Der Hexenrat
Miranda und Wyveria lagen hinter einem Felsen und beobachteten den Hexenrat. Natürlich war Miranda noch nie bei einem Hexenrat gewesen, und sie hatte sich vorgestellt, er würde ähnlich sein wie der Drachenrat. Die Drachen hatten alle in einer großen Arena gesessen und einander und ihre Anführerin, Krallenschwinge, angeschaut. Bei den Hexen dagegen war alles ganz anders.
Die Hexen hatten viele kleine Lagerfeuer entzündet, und an jedem der Feuer saßen einige der Hexen und redeten leise miteinander. Miranda hoffte, dass bald eine der Hexen zu allen sprechen würde, damit sie etwas verstehen konnte. Zwischen den Lagerfeuern ging eine Hexe herum und machte Haken auf einer Liste.

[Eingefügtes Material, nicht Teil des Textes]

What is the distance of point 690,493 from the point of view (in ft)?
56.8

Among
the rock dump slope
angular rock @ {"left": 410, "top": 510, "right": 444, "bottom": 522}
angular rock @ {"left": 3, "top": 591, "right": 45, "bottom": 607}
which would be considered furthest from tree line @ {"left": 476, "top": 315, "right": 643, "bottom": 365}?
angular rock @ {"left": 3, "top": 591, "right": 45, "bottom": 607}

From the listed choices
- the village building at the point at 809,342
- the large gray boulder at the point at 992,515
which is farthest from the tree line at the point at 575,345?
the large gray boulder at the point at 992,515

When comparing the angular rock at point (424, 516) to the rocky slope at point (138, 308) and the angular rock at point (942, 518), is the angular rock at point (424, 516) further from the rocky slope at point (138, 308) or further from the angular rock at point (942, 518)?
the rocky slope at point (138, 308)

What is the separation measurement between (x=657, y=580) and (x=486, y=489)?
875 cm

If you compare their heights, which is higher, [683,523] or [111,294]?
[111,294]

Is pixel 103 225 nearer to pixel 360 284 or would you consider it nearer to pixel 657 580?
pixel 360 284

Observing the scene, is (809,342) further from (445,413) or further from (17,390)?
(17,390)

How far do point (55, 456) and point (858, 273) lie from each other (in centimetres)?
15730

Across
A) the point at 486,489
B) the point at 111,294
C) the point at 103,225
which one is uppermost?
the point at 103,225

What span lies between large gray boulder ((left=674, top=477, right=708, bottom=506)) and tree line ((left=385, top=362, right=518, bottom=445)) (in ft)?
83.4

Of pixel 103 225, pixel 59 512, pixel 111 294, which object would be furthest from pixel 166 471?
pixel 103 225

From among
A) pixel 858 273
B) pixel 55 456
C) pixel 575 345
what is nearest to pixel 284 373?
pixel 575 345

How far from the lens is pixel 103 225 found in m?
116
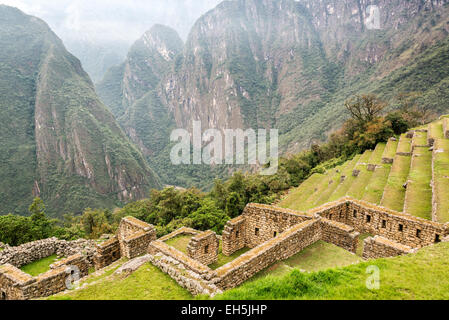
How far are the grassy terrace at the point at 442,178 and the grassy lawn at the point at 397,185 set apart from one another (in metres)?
1.89

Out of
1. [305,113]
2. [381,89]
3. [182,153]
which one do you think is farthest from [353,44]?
[182,153]

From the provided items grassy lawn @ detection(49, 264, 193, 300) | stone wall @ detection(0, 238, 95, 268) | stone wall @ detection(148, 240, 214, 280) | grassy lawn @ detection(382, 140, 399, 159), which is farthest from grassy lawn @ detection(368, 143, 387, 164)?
stone wall @ detection(0, 238, 95, 268)

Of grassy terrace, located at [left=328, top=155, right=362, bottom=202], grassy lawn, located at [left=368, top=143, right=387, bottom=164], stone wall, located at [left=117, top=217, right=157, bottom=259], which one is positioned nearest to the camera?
stone wall, located at [left=117, top=217, right=157, bottom=259]

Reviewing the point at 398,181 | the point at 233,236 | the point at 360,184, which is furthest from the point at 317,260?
the point at 360,184

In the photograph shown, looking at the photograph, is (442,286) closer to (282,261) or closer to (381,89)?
(282,261)

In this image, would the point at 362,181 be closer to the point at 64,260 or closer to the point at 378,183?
the point at 378,183

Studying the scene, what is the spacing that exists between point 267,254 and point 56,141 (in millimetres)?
142337

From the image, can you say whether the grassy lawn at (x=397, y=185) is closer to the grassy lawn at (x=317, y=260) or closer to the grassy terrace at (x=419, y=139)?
the grassy terrace at (x=419, y=139)

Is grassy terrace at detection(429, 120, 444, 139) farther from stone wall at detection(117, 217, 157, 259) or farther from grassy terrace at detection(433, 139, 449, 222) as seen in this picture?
stone wall at detection(117, 217, 157, 259)

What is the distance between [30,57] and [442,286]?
675 feet

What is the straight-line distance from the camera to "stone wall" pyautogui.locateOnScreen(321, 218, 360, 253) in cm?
800

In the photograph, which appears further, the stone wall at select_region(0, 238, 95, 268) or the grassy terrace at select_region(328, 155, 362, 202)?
the grassy terrace at select_region(328, 155, 362, 202)

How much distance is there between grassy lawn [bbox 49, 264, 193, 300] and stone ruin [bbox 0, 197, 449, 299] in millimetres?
208

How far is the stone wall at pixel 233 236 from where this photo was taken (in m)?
9.58
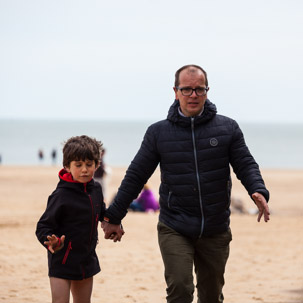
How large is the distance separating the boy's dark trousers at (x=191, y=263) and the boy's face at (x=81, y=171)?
756 mm

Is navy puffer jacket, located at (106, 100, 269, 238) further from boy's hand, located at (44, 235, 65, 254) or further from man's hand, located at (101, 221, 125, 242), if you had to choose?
boy's hand, located at (44, 235, 65, 254)

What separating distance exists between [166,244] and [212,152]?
2.56 ft

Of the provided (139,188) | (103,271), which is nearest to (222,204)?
(139,188)

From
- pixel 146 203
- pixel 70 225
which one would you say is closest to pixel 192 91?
pixel 70 225

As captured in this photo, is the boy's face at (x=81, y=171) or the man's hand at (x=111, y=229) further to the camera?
the man's hand at (x=111, y=229)

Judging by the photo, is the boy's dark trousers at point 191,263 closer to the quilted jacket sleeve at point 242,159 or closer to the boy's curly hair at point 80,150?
the quilted jacket sleeve at point 242,159

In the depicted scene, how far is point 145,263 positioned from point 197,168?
16.7 ft

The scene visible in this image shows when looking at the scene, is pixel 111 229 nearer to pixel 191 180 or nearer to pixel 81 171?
pixel 81 171

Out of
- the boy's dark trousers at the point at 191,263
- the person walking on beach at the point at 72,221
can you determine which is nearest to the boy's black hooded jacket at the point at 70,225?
the person walking on beach at the point at 72,221

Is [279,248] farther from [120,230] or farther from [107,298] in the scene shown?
[120,230]

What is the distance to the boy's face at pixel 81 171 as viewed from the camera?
15.6ft

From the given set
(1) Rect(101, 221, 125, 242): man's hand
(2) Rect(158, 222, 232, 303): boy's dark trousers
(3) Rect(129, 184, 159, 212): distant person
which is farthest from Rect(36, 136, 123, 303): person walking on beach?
(3) Rect(129, 184, 159, 212): distant person

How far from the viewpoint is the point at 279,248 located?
37.5 ft

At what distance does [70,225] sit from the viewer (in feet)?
15.5
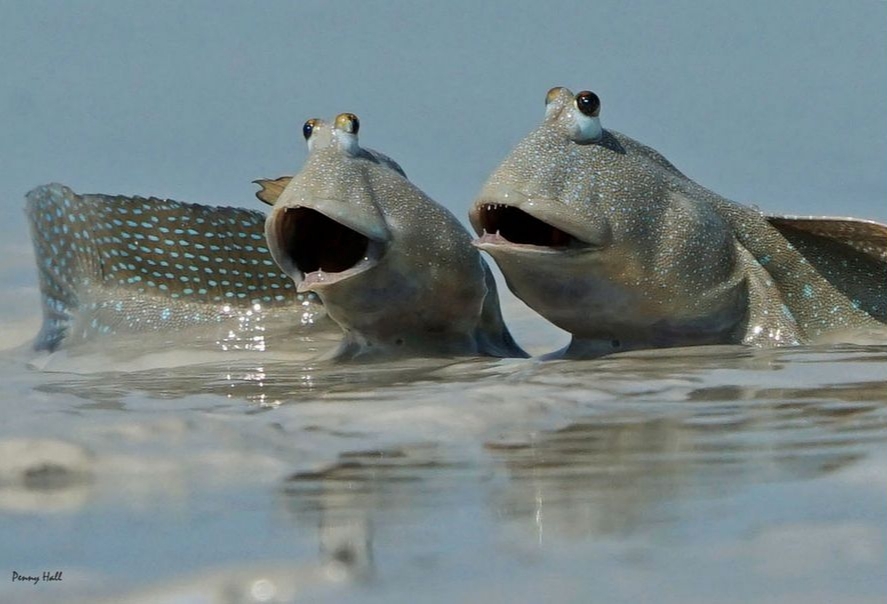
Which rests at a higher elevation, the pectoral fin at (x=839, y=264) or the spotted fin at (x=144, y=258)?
the spotted fin at (x=144, y=258)

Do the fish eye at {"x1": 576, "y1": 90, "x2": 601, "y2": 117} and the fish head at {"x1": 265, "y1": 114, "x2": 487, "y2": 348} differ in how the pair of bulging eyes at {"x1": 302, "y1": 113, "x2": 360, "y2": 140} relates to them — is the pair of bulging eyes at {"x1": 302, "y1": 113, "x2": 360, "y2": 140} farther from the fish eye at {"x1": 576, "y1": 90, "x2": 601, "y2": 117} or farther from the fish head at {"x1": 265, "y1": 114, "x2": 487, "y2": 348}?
the fish eye at {"x1": 576, "y1": 90, "x2": 601, "y2": 117}

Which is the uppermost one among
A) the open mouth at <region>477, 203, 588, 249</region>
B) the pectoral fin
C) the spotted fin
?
the spotted fin

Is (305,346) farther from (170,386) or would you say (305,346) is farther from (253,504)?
(253,504)

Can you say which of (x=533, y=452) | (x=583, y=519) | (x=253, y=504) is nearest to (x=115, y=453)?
(x=253, y=504)

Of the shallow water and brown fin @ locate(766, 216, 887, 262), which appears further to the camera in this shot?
brown fin @ locate(766, 216, 887, 262)

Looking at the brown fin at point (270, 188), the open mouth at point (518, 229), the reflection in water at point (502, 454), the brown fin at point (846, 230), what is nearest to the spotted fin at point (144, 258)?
the brown fin at point (270, 188)

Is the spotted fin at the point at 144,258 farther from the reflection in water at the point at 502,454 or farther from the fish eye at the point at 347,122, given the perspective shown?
the reflection in water at the point at 502,454

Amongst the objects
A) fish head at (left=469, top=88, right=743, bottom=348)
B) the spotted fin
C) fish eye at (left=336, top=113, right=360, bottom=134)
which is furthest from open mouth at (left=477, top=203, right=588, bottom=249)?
the spotted fin

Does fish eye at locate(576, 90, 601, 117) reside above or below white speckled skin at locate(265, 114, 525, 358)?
above
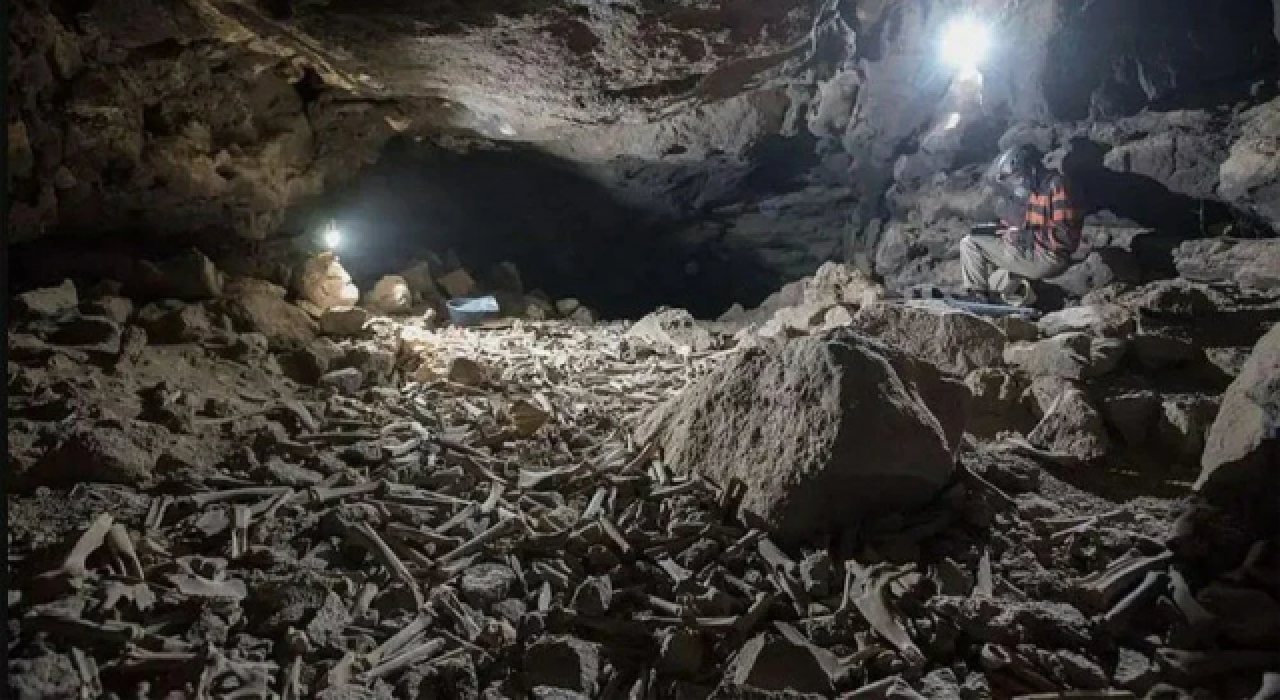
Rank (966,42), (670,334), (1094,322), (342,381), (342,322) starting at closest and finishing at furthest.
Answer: (342,381)
(1094,322)
(342,322)
(670,334)
(966,42)

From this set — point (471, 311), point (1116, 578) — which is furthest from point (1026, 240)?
point (471, 311)

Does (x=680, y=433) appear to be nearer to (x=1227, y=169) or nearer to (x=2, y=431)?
(x=2, y=431)

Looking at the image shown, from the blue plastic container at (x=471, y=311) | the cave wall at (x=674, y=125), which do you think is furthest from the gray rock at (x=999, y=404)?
the blue plastic container at (x=471, y=311)

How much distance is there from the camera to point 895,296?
9719mm

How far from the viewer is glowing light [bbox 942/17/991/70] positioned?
924 cm

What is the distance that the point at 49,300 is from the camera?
540cm

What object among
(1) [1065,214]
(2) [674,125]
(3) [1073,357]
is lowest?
(3) [1073,357]

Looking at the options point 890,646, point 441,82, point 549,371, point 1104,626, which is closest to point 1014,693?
point 890,646

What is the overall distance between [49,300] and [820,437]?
574 cm

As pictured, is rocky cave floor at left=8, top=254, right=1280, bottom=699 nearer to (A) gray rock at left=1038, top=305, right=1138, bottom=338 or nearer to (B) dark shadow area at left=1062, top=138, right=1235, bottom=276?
(A) gray rock at left=1038, top=305, right=1138, bottom=338

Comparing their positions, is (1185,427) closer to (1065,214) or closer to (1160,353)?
(1160,353)

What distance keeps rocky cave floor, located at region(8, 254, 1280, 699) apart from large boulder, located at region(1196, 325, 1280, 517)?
0.98ft

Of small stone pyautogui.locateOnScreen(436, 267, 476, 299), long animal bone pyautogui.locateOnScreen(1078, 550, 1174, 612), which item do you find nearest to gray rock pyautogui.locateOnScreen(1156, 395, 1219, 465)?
long animal bone pyautogui.locateOnScreen(1078, 550, 1174, 612)

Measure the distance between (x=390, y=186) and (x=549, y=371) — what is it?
6821 millimetres
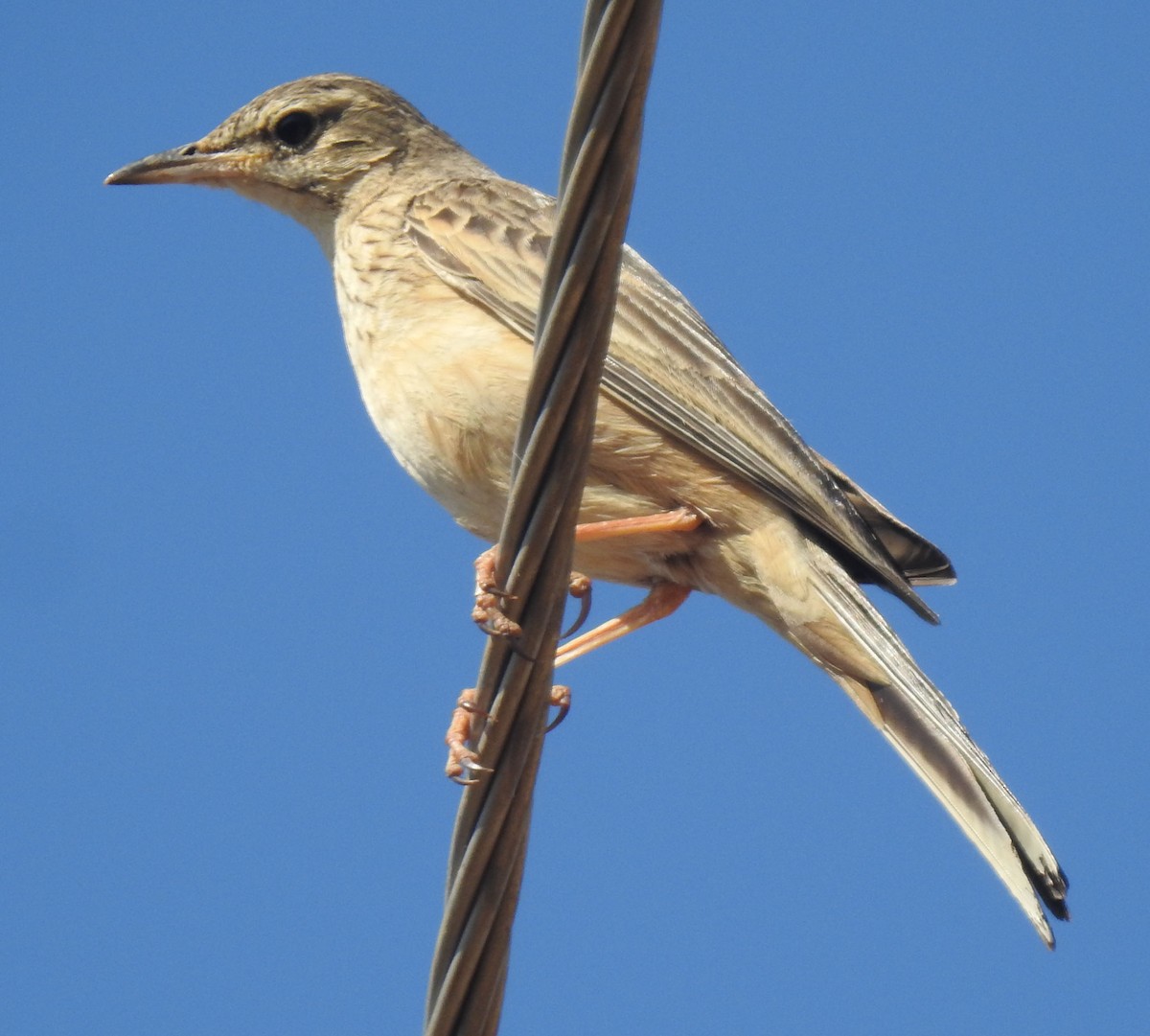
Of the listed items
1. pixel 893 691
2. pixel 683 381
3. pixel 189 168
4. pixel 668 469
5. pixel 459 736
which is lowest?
pixel 459 736

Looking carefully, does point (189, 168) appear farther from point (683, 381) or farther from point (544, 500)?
point (544, 500)

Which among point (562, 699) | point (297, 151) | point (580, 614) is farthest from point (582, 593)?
point (297, 151)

„Es sind bestimmt über hundert Hexen“, sagte Miranda. Wyveria schwieg für einen Moment. „Hundertdreiundsiebzig“, sagte sie dann.
Die Hexe, die herumging, war anscheinend mit ihrer Liste fertig, denn sie setzte sich an eines der Lagerfeuer. Eine andere Hexe stand auf und Miranda erkannte zu ihrer Überraschung die Hexenlehrerin. War sie die Anführerin der Hexen?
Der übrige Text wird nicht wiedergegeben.